Дюгон кивнул с деланным сочувствием. Но из-под его полуопущенных, словно у жабы, век глаза смотрели с колючей остротой.
— Разумеется, это лишь нам, журналистам, кажется, что люди живут в ожидании новостей.
Бывший страховой агент потерял терпение, видя, как тот все ходит вокруг да около.
— Прошу вас, говорите прямо. Меня ждут.
Дюгон пожал плечами, чтобы продемонстрировать свое бессилие перед фатальным роком.
— Вы не представляете, как неприятно быть человеком, который приносит дурную весть. — Он вздохнул еще раз. — Но что поделаешь… Сегодня утром над Луарой потерпел катастрофу самолет. Свидетели говорили о том, что в небе произошел взрыв… В настоящее время жандармерия, наверное, собирает обломки, которые разлетелись на сотни метров.
Ла Мориньеру не нужно было спрашивать, кто был на борту самолета.
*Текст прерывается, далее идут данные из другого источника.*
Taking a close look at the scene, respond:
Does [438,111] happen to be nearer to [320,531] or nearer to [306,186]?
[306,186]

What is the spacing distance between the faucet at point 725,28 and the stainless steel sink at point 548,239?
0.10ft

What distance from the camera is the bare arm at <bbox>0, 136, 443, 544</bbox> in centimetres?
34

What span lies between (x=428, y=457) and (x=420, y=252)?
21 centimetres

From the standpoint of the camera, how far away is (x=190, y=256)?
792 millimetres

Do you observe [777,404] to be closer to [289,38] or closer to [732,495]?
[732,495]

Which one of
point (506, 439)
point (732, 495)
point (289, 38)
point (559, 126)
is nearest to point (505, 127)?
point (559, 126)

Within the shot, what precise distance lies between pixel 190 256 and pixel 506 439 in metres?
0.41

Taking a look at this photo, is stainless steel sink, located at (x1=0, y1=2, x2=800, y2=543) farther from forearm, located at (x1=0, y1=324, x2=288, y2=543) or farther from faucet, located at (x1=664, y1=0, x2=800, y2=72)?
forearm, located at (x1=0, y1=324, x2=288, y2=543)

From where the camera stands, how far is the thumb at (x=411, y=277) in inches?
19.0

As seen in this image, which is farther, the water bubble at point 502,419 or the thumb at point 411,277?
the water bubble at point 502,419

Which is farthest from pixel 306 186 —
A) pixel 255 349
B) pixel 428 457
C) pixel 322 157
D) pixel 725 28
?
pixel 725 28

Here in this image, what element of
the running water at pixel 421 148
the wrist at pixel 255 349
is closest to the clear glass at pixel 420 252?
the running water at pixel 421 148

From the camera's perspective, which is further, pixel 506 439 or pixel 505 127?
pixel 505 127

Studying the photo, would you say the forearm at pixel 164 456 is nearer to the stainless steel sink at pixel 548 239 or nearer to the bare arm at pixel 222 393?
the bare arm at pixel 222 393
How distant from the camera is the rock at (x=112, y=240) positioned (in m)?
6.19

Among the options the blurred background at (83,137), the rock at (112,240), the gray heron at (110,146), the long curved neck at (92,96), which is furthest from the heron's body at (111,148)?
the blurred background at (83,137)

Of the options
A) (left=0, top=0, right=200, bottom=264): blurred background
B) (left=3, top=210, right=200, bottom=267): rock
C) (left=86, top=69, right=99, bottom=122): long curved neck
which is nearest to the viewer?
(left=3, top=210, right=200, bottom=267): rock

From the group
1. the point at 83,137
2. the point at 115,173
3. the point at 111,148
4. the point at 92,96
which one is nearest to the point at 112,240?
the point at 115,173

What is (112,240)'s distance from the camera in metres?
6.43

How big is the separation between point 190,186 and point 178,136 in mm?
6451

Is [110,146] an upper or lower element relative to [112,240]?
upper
Он это знал. Ноги его ослабели, и он опустился в кресло. Корреспондент «Курье дю Миди» склонил голову, чтобы продемонстрировать свое сочувствие.
— Я вижу, что вы поняли, о ком идет речь. Значит, вы знали об отъезде месье Карло Аволы? Однако аэродромные служащие мне сказали, что план полета не был передан на контрольную вышку и что пилот пожаловался, будто хозяин разбудил его посреди ночи.
Ставленник посланца мафии сделал усилие, чтобы скрыть свою растерянность.
— Месье Авола не обязан передо мной отчитываться. Но он действительно предупредил меня об отлучке.
Дюгон с серьезным видом заметил:
— Вы бы его, разумеется, отговорили, если бы могли предположить, что он отправится на встречу со смертью.
— Естественно.
Визитер присел бесцеремонно на край письменного стола в стиле ампир, вытащил блокнот и шариковую ручку.
— Я знал, что смогу вас заинтересовать. — И добавил философским тоном: — Почти всегда так бывает. Тот, кто нас не ждет, встречает нашего брата хуже, чем какого-нибудь агента по продаже пылесосов или проповедника… «У меня убегает на огне молоко. До свидания!..» А потом, когда втолкуешь ему, что его зять разрезан на кусочки или внучка изнасилована, начинает чуть ли не умолять остаться и выслушать его.
Ла Мориньеру хотелось схватить непрошенного гостя за шиворот и выбросить вон. Но он попробовал вытянуть из него подробности.
— Вы сказали о взрыве. Есть ли уже какие-то предположения о причине?
Дюгон сделал красноречивый жест: видите, вы, как все остальные. Вам все надо знать.
— Нужно дождаться сообщения комиссии по расследованию этой катастрофы, чтобы понять, что там произошло. Но, между нами говоря, если обратиться к прецедентам, это очень напоминает взрыв бомбы. Вы не знаете, у него были враги?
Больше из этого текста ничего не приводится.